Maut und Überwachung: Die Zeit (Felix Rohrbeck) erklärt, weshalb die geplante Einführung der Pkw-Maut wohl mit der Überwachung deutscher Autofahrer einhergehen wird. Nicht nur ausländische Benutzer der Bundesfernstraßen, sondern auch alle deutschen Autofahrer werden nach der geplanten Reform die Maut "für die Nutzung von Bundesautobahnen und Bundesfernstraßen" entrichten müssen. Der Jurist Thomas Mayen ist der Ansicht, es handele sich dabei um eine Benutzungsgebühr, die dementsprechend lediglich für die tatsächliche Nutzung erhoben werden darf. Problematisch sei, dass manche deutschen Autofahrer besagte Straßen gegebenenfalls nicht befahren, somit eigentlich keine Gebühr entrichten müssten. Der Beweis der Nichtnutzung könnte allerdings zu einem Problem führen. Dieses möchte Bundesverkehrsminister Alexander Dobrindt (CSU), laut Zeit, lösen, indem die Kennzeichen erfasst und für 13 Monate gespeichert werden. Nur so könne die Behauptung der Nichtnutzung mautpflichtiger Straßen zweifelsfrei überprüft werden.

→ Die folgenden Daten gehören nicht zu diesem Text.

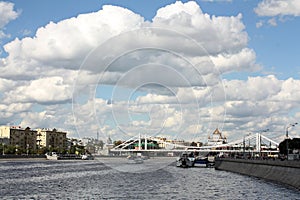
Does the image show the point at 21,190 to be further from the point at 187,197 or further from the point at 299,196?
the point at 299,196

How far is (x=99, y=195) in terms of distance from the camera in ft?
218

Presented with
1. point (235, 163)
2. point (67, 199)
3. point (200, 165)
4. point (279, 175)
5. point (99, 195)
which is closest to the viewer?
point (67, 199)

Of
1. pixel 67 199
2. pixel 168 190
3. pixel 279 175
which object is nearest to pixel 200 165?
pixel 279 175

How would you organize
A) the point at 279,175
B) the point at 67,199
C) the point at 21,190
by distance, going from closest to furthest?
the point at 67,199 < the point at 21,190 < the point at 279,175

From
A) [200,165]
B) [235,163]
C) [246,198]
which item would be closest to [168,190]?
[246,198]

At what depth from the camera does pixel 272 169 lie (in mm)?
96875

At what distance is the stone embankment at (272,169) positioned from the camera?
77375 millimetres

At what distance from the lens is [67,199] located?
61938 millimetres

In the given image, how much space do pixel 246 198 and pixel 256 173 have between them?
160ft

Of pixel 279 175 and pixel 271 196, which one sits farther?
pixel 279 175

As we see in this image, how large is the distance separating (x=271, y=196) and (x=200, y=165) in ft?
419

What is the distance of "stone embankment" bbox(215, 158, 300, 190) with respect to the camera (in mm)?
77375

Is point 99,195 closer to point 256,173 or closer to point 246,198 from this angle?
point 246,198

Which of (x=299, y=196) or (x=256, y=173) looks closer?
(x=299, y=196)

Straffreiheit für V-Leute: Das Bundesinnenministerium möchte Regelungen zu Auswahl und Einsatzbedingungen von V-Leuten des Verfassungsschutzes einführen. So sollen diese künftig für die Begehung bestimmter Delikte straffrei bleiben. Dies solle allerdings nur für Straftaten gelten, bei  denen ein Eingriff in die Grundrechte anderer ausgeschlossen werden kann. Beispiele hierfür bilden das Zeigen des "Hitlergrußes" oder die Verwendung von NS-Zeichen. Bei Delikten zulasten anderer solle der Staatsanwaltschaft die Möglichkeit eingeräumt werden unter strengen Voraussetzungen von der Strafverfolgung abzusehen. Weitere Änderungen sollen sich bei der Bezahlung sowie bei der Auswahl der V-Leute ergeben. Über den Gesetzentwurf berichtet jetzt auch die taz (Christian Rath).

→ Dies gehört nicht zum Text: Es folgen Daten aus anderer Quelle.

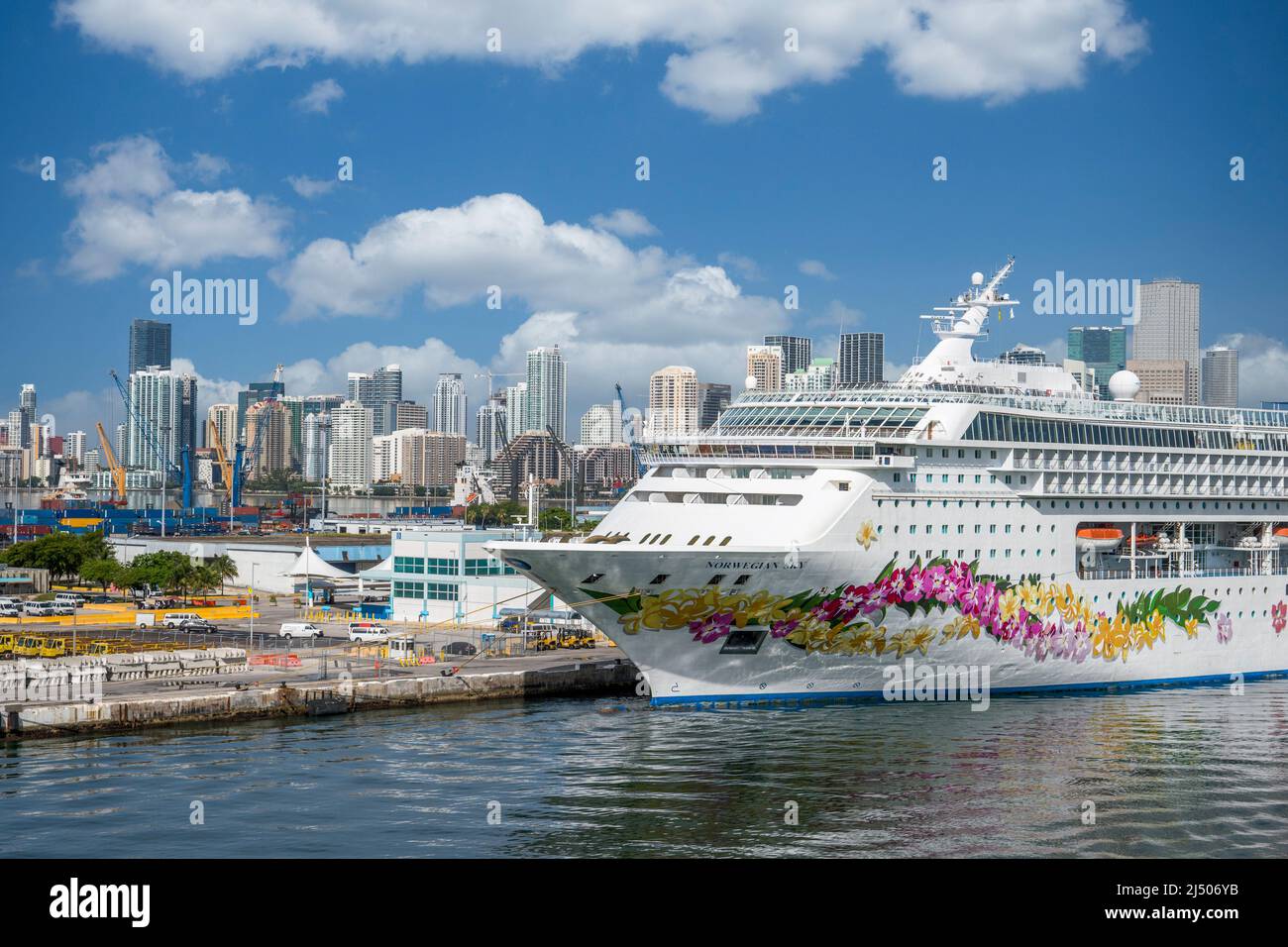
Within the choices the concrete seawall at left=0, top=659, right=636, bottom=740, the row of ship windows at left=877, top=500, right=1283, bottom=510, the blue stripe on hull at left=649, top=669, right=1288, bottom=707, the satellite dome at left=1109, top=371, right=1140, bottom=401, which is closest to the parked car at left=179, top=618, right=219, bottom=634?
the concrete seawall at left=0, top=659, right=636, bottom=740

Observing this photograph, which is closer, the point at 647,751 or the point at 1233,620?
the point at 647,751

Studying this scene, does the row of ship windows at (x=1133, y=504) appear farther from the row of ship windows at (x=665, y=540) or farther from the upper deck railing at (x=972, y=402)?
the row of ship windows at (x=665, y=540)

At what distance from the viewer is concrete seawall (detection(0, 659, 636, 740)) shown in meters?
31.1

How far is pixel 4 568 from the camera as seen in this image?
6894cm

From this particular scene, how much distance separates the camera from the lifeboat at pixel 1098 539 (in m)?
36.1

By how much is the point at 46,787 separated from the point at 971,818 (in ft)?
56.9

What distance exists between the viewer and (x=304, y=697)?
3434 cm

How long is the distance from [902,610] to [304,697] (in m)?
15.5

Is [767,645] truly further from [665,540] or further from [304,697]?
[304,697]

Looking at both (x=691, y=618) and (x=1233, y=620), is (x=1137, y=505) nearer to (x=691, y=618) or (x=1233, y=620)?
(x=1233, y=620)

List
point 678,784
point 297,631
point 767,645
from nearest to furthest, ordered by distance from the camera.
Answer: point 678,784 → point 767,645 → point 297,631

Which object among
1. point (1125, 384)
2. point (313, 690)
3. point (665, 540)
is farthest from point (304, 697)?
point (1125, 384)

In einem Interview mit der taz (Christian Rath) äußert sich der innenpolitische Sprecher der SPD, Burkhard Lischka, zu dem Entwurf und verschiedenen Einschränkungen in der geplanten Reform. Er spricht sich für klare Regelungen aus, die das Prinzip der Rechtsstaatlichkeit wahren. Für die straffreien Delikte solle es keine Liste geben. Die Entscheidung in den Einzelfällen bleibe der Judikative überlassen. Die Regelung gelte lediglich für die V-Leute des Bundesamtes für Verfassungsschutz.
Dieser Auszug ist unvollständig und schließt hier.